Another analysis of why tri-folds are not the answer spells out the advantages of rollables in more detail. It argues that tri-folds add complexity without solving the core complaints about weight and thickness, while rollables keep the device closer to a normal phone most of the time. That piece explains why tri-folds are not the future of foldables and then asks what rollable phones are, describing mechanisms that slide the display out of the frame to create a larger workspace for apps like Chrome, Outlook or Adobe Premiere Rush. In that context, Why Rollables are framed as the true future is simple: they give users more screen only when they actually need it.
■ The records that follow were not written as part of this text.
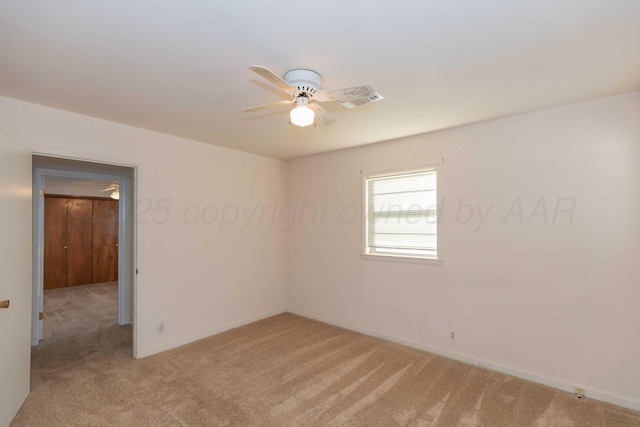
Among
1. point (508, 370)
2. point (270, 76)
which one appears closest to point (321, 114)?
point (270, 76)

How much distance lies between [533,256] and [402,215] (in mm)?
1424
The real future: refined foldables plus rollables
Tri-fold advocates counter that the category is only just getting started. One opinion piece argues that tri-folds are not experiments or fads, but the future that foldable devices need, suggesting that current book-style designs are stuck in a middle-of-the-road mentality that is beginning to cost folding phones sales. That argument points to scenarios where users might want two or maybe three multitasking windows open at once, something a larger tri-fold canvas could handle more comfortably, and it frames Perhaps the most demanding power users as the natural audience for these devices.
I see a different trajectory taking shape. The most convincing reporting points to a future where mainstream buyers gravitate toward thinner, lighter book-style foldables and rollables, while tri-folds remain halo products that push suppliers to improve hinges, ultra-thin glass and flexible OLED yields. Coverage of the Galaxy Z TriFold already frames it as a device that wows but is not the future, and another analysis of the broader category states plainly that the future of foldables is not tri-folds, but smarter ways of hiding or extending screens. In that sense, tri-folds are valuable precisely because they are extreme, forcing the industry to solve hard problems that will quietly benefit more practical devices, from the next wave of rollables to the kind of polished foldable phones that already feel close to replacing both a handset and a tablet.